Matsumoto (1988:419) menjelaskan bahwa karakteristik tindak tutur direktif bahasa Jepang terlihat pada fitur gramatikalnya, yaitu penggunaan verba donasi yang memiliki tingkat honorifik. Masing-masing tingkat tersebut digunakan penutur sesuai dengan konteks tuturan.

  1. “Mote”

‘hold this’

  1. “Motte –kure”

‘Hold this for me’

  1. “Motte –kudasai”

‘(lit.)please give me the favor of your holding this’

‘Please hold this for me.’

  1. “Motte-kudasai-masu-ka”

‘(lit.)Will you give me the favor of your holding this?’

‘Will you hold this for me?’

  1. “Motte-mora-e-masu-ka”

‘(lit.) Can I receive the favor of your holding this for me?’

  1. “Motte-itadak-e-masu-ka”

‘(lit.) Could I receive the favor of your holding this for me?’

Tuturan (6) merupakan bentuk direktif yang paling tegas dan digunakan pada saat genting atau digunakan dalam militer sebagai bentuk perintah.

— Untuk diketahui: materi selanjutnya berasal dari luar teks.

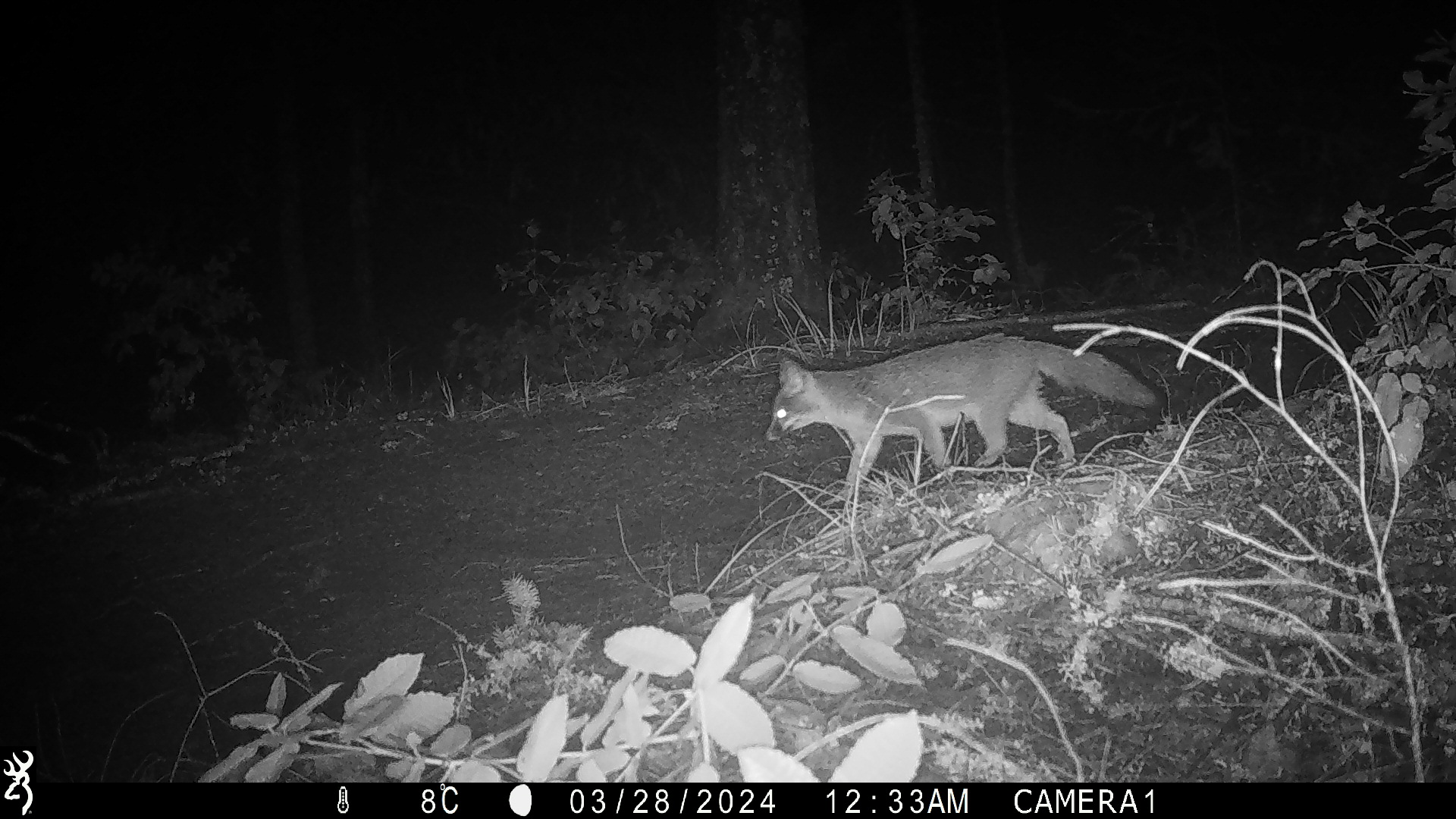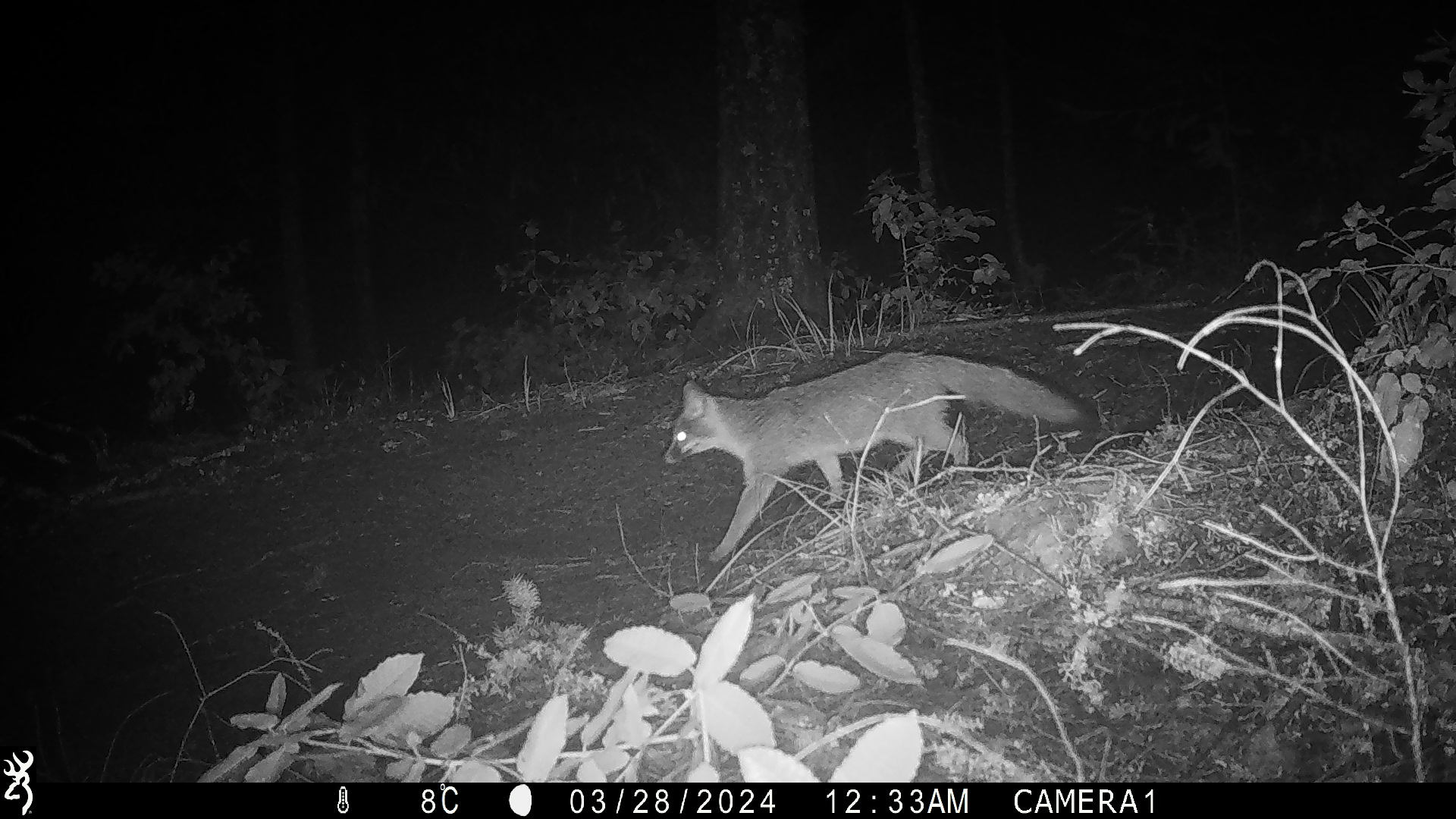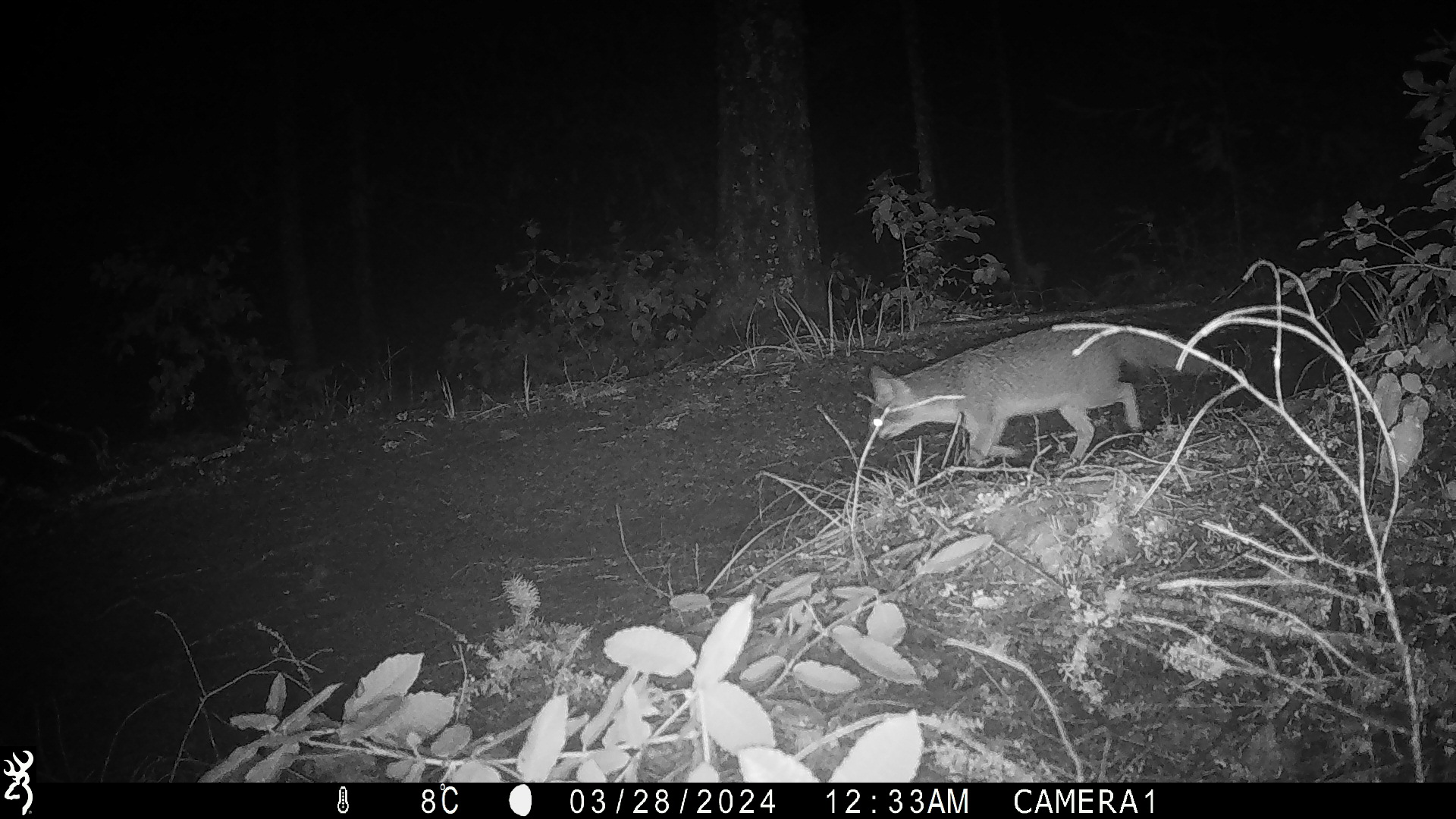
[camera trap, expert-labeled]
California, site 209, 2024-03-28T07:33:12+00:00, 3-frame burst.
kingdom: Animalia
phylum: Chordata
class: Mammalia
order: Carnivora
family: Canidae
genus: Urocyon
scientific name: Urocyon cinereoargenteus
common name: gray fox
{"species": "gray fox (Urocyon cinereoargenteus)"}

Tuturan 7) sampai dengan (11) terlihat bentuk kata bantu kureru (memberi) dan morau (menerima) yang memiliki fungsi untuk menjadikan bentuk direktif tersebut lebih santun.

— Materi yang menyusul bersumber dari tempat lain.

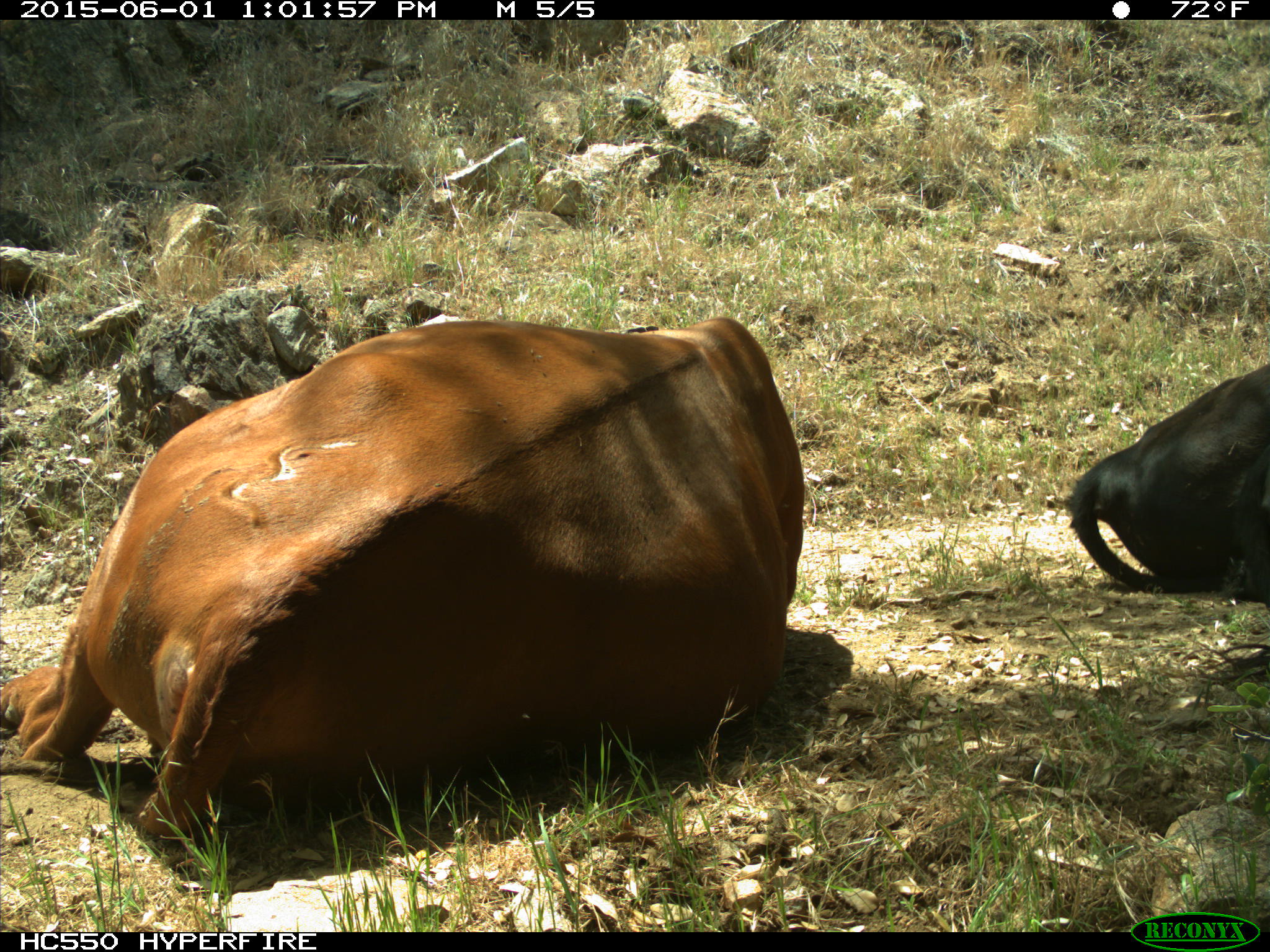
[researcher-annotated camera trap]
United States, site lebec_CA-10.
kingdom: Animalia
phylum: Chordata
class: Mammalia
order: Artiodactyla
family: Bovidae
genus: Bos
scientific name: Bos taurus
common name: domestic cow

Strategi Kesantunan Kesantunan

Setiap individu yang normal berusaha menghilangkan atau paling tidak mengurangi tindakan mengancam muka pada saat berkomunikasi dengan individu lain. Brown-Levinson (1996) memaparkannya dalam bentuk strategi-strategi kesantunan yang berpijak pada penyelamatan muka, baik penutur maupun mitra tutur.

Dua faktor penting dalam ekspresi kesantuan bahasa Jepang adalah (1) kaidah-kaidah gramatikal yang tersistem ke dalam bentuk-bentuk morfologis yang menggambarkan tingkat kesantunan, (2) aturan-aturan sosial masyarakatnya (Ide 1982:357)

Dua faktor tersebut belum dijelaskan secara detail dalam teori kesantunan yang dicetuskan oleh Brown-Levinson (1996), sehingga berbagai kritikan terhadap teori tersebut sering dikemukakan terutama oleh para ahli pragmatik bahasa-bahasa Timur. Teori kesantuan Brown-Levinson dianggap terlalu bias dengan latar belakang bahasa dan budaya Barat yang lebih memfokuskan pada konsep individualisme. Penentuan strategi kesantunan Brown-Levinson (1996) hanya mempertimbangkan hubungan antarpeserta tutur, dan tidak menjadikan orang atau pihak ketiga sebagai salah satu “instrumen” dalam penentuan strategi kesantunan pada bahasa di negara-negara Timur seperti bahasa Jepang.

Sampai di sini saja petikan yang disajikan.